EXERCISE DESCRIPTION: Output the data that follows exactly, line for line.

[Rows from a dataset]

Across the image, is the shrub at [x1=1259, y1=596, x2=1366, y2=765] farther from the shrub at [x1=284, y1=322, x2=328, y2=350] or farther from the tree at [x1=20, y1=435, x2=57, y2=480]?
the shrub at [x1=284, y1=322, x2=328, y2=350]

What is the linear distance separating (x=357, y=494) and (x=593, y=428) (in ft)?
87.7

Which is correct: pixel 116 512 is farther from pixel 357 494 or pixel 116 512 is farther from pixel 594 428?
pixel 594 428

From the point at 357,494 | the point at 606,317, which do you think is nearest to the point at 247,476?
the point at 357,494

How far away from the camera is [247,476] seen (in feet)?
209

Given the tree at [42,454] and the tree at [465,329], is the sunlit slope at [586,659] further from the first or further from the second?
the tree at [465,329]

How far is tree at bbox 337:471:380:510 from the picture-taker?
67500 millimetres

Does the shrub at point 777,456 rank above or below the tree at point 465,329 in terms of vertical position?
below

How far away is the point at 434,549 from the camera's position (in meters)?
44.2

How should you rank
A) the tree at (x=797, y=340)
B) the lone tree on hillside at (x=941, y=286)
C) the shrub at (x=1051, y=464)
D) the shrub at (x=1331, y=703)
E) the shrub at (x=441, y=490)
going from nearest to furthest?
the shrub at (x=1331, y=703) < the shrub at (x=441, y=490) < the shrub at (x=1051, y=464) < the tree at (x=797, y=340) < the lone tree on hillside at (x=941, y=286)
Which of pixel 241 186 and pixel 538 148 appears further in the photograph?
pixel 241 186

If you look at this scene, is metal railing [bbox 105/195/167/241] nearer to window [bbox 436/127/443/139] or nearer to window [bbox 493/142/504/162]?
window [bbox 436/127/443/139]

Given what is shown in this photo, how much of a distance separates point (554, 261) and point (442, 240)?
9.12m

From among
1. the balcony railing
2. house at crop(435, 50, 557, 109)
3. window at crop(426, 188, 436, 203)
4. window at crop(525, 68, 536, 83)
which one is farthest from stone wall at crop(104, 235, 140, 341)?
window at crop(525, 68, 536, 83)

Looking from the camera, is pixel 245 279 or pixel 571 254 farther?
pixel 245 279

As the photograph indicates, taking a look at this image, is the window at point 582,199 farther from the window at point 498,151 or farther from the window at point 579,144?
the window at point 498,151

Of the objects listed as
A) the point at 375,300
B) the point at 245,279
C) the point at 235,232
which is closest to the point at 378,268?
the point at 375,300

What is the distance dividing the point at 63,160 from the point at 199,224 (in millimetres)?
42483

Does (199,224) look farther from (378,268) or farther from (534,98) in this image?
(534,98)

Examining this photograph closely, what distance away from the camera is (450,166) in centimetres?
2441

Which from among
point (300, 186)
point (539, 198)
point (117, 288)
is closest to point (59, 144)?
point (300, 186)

ANSWER:
Across the image, is the shrub at [x1=1259, y1=596, x2=1366, y2=765] farther from the shrub at [x1=284, y1=322, x2=328, y2=350] or farther from the tree at [x1=20, y1=435, x2=57, y2=480]?
the shrub at [x1=284, y1=322, x2=328, y2=350]

What is the linear distance separating (x=357, y=494) and (x=593, y=428) (in ft)?
87.7

Which is correct: pixel 116 512 is farther from pixel 357 494 or pixel 116 512 is farther from pixel 594 428?
pixel 594 428

From the point at 357,494 | the point at 606,317, which do you think is nearest to the point at 247,476?
the point at 357,494

How far away from the camera is [247,476] seen (in feet)?
209

Given the tree at [42,454] and the tree at [465,329], is the sunlit slope at [586,659] further from the first or further from the second?
the tree at [465,329]

How far is tree at bbox 337:471:380:510 from the picture-taker?
67500 millimetres

Does the shrub at point 777,456 rank above or below the tree at point 465,329 in terms of vertical position?
below

How far away is the point at 434,549 from the camera's position (in meters)?
44.2

How should you rank
A) the tree at (x=797, y=340)
B) the lone tree on hillside at (x=941, y=286)
C) the shrub at (x=1051, y=464)
D) the shrub at (x=1331, y=703)
E) the shrub at (x=441, y=490)
going from nearest to furthest?
the shrub at (x=1331, y=703) < the shrub at (x=441, y=490) < the shrub at (x=1051, y=464) < the tree at (x=797, y=340) < the lone tree on hillside at (x=941, y=286)
Which of pixel 241 186 and pixel 538 148 appears further in the photograph?
pixel 241 186

If you look at this scene, is metal railing [bbox 105/195/167/241] nearer to window [bbox 436/127/443/139] or nearer to window [bbox 493/142/504/162]?
window [bbox 436/127/443/139]

Given what is shown in this photo, how much of a distance separates point (554, 261) and point (442, 240)?
9.12m

From among
1. the balcony railing
2. house at crop(435, 50, 557, 109)
3. window at crop(426, 188, 436, 203)
4. window at crop(525, 68, 536, 83)
which one is farthest from stone wall at crop(104, 235, 140, 341)?
window at crop(525, 68, 536, 83)

Looking from the camera, is pixel 245 279 or pixel 571 254 farther?
pixel 245 279

As the photograph indicates, taking a look at this image, is the window at point 582,199 farther from the window at point 498,151 or farther from the window at point 579,144?
the window at point 498,151

Of the objects listed as
A) the point at 375,300
B) the point at 245,279
C) the point at 235,232
which is closest to the point at 378,268?
the point at 375,300

What is the distance dividing the point at 63,160 from the point at 199,224 (in millimetres)?
42483

Does (199,224) look farther from (378,268) or farther from (534,98) in this image?
(534,98)

Examining this photograph closely, what distance away from the camera is (450,166) in centimetres?
2441

Which from among
point (300, 186)
point (539, 198)
point (117, 288)
is closest to point (59, 144)?
point (300, 186)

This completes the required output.